Keyboard registering incorrect keys...

Discussion in 'MacBook Pro' started by ABernardoJr, Jul 7, 2011.

  1. ABernardoJr macrumors 6502

    Joined:
    Dec 19, 2006
    #1
    First things first, I do acknowledge that my issue is more than likely caused by moisture within my MBP (mid-'10) keyboard (not really spilled but liquid leaked in during cleaning), and I've looked up plenty of scenarios of keyboards malfunctioning because of these kinds of things.

    However, upon turning it on a while after cleaning it (while unaware of the moisture really leaking) I noticed that my keyboard was acting funny. Whenever I pressed any key in the A or Q row, it would register that key and the key above it ('a' would be 'aq', 'j' would be 'ju', etc) along with a few other keys that were behaving differently (the ']' key brought the dashboard up lol). The Z row was fine. I've taken the steps of removing the affected keys and cleaning them out with Isopropyl Alcohol, and will let it dry in rice for a day or two.

    My question is, what exactly could be causing the keys to register incorrect/additional functions like this? Normally I've seen spills cause keys to not work, but haven't seen them affect the functions they were mapped to (maybe only one key doesn't work). I'd appreciate any possible insight on what could have gone wrong (with the liquid vs. keyboard/notebook).

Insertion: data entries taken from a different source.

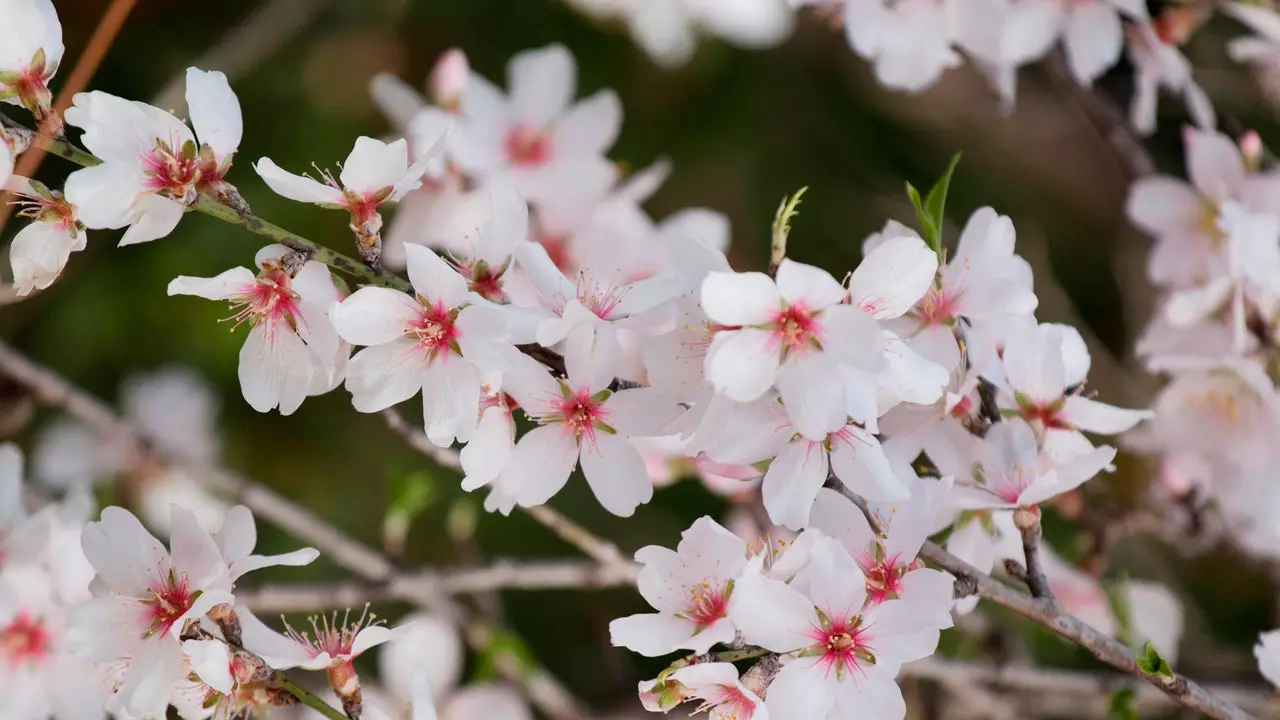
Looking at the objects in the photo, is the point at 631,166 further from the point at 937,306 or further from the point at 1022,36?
the point at 937,306

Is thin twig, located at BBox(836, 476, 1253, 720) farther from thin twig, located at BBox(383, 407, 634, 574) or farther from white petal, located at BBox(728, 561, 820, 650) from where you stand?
thin twig, located at BBox(383, 407, 634, 574)

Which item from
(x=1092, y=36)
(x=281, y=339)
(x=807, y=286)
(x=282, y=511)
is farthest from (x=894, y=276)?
(x=282, y=511)

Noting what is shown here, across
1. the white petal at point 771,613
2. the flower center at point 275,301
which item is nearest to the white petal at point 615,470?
the white petal at point 771,613

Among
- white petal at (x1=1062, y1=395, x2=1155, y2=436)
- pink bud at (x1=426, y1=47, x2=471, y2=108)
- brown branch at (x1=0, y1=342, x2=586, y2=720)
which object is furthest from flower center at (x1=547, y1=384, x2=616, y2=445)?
pink bud at (x1=426, y1=47, x2=471, y2=108)

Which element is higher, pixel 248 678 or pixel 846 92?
pixel 248 678

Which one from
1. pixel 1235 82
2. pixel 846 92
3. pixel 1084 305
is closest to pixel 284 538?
pixel 846 92

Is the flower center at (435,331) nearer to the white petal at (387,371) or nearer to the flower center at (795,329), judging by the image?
the white petal at (387,371)

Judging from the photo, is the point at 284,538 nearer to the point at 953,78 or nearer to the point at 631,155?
the point at 631,155
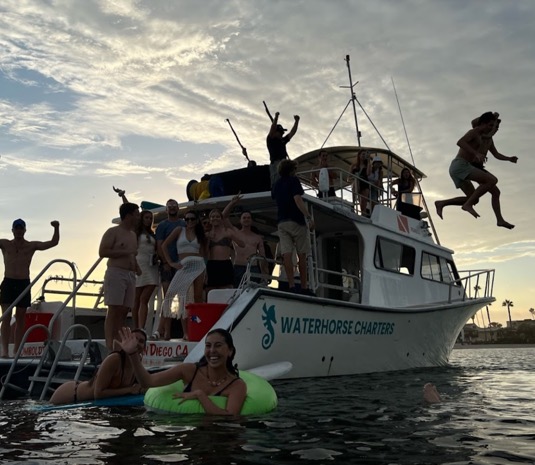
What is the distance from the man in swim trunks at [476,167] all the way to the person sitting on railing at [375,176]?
15.7 ft

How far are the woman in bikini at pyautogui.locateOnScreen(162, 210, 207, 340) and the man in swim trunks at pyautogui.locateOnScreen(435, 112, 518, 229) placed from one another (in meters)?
3.62

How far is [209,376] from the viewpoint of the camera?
→ 5551 millimetres

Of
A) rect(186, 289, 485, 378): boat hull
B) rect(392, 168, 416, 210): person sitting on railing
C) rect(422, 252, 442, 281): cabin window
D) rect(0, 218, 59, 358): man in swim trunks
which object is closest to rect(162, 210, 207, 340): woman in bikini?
rect(186, 289, 485, 378): boat hull

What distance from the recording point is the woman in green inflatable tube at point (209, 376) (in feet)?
17.1

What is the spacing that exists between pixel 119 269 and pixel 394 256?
5462 mm

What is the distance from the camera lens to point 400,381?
8359 millimetres

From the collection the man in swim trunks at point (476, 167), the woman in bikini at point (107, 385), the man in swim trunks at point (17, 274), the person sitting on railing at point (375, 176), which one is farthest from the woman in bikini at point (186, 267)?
the person sitting on railing at point (375, 176)

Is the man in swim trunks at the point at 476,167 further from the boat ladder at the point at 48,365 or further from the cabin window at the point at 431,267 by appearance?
the cabin window at the point at 431,267

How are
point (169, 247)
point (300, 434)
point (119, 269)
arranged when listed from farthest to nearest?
point (169, 247) < point (119, 269) < point (300, 434)

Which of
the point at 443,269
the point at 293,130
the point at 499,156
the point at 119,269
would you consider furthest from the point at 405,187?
the point at 119,269

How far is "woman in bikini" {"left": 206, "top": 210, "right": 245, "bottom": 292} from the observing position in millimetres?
8477

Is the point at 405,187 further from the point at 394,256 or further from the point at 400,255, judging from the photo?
the point at 394,256

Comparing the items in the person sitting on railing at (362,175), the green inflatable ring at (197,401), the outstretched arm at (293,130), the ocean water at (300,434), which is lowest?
the ocean water at (300,434)

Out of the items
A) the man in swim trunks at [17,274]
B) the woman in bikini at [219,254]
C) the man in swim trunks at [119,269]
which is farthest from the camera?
the woman in bikini at [219,254]
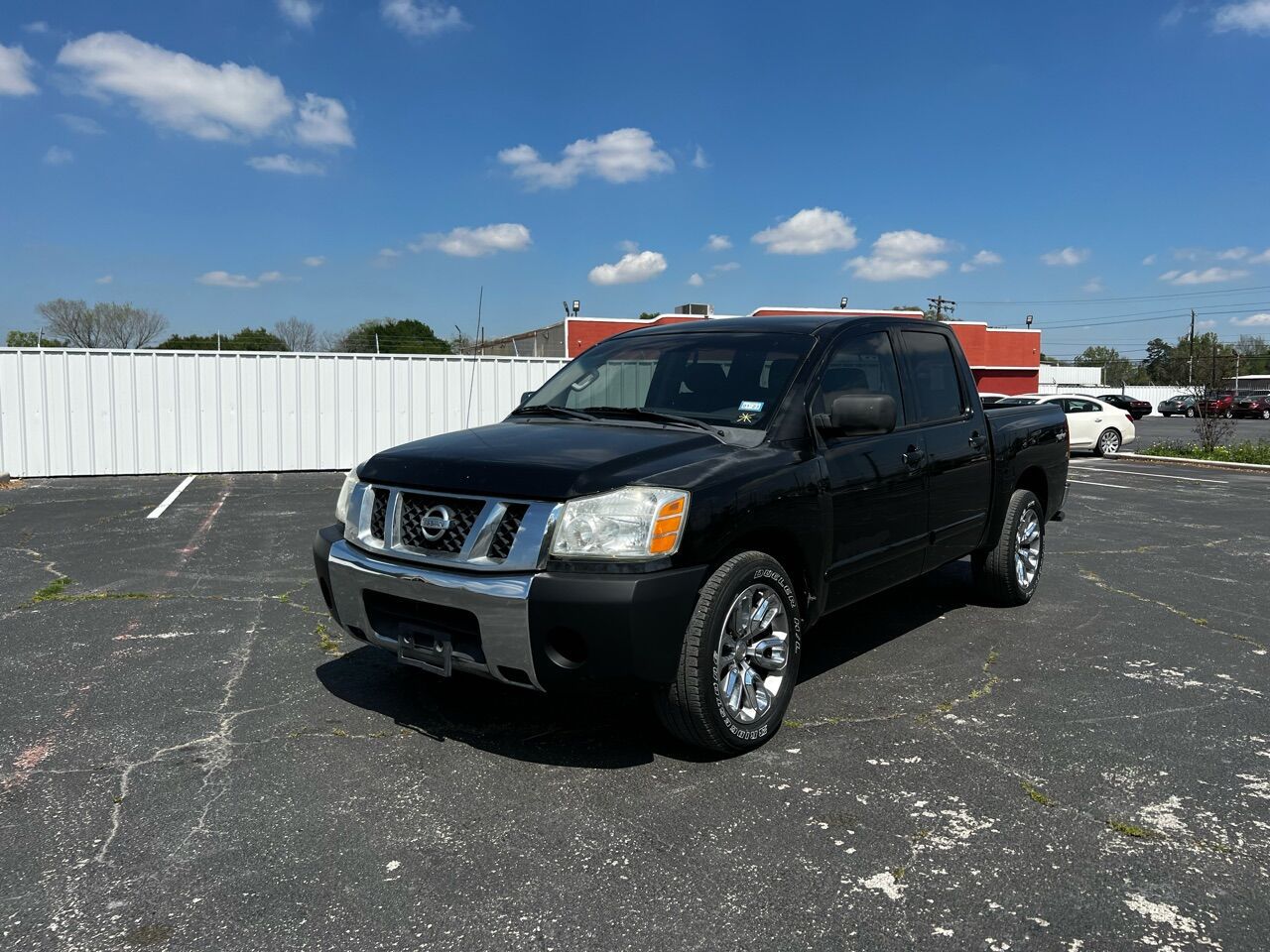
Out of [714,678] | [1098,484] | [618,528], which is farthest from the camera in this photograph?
[1098,484]

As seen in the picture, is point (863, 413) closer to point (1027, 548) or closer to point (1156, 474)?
point (1027, 548)

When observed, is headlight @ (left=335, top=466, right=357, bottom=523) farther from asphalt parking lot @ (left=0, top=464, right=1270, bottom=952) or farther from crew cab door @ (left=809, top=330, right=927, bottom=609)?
crew cab door @ (left=809, top=330, right=927, bottom=609)

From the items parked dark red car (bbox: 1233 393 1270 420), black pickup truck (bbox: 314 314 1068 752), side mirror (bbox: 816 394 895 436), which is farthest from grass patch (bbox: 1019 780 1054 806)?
parked dark red car (bbox: 1233 393 1270 420)

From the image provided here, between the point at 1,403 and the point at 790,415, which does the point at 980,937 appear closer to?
the point at 790,415

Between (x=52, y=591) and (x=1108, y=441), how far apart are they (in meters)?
21.6

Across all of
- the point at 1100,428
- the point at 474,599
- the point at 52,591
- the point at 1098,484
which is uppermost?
the point at 1100,428

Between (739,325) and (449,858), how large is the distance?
3.04 m

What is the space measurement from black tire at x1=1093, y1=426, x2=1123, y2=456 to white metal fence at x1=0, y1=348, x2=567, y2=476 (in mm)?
13401

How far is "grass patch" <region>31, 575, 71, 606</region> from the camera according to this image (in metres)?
6.34

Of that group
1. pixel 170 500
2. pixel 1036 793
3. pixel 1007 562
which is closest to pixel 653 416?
pixel 1036 793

    BTW it boots up fine, although it was a bit slow at first.
     
  2. mofunk macrumors 68000

    mofunk

    Joined:
    Aug 26, 2009
    Location:
    Americas
  3. Jexta macrumors member

    Joined:
    Apr 11, 2011
    #3
    Why? Data corruption or bad blocks are highly unlikely to cause this issue.

    Back to the problem at hand, liquid spills rarely cause the same issue each time, and are capable of causing just about any problem you can think of.

    This is most definitely caused by a liquid spill, and I would suggest having your machine looked at by an Apple Service Tech sooner rather than later. If the corrosion is limited to the keyboard and topcase of your machine, then replacing these parts is significantly cheaper than if the corrosion has spread to your logic board.

    In the mean time, plug in an external keyboard, if this has the same issue, then the problem lies beyond the physical keys and instead indicates a problem with the signals being interpreted by your logic board.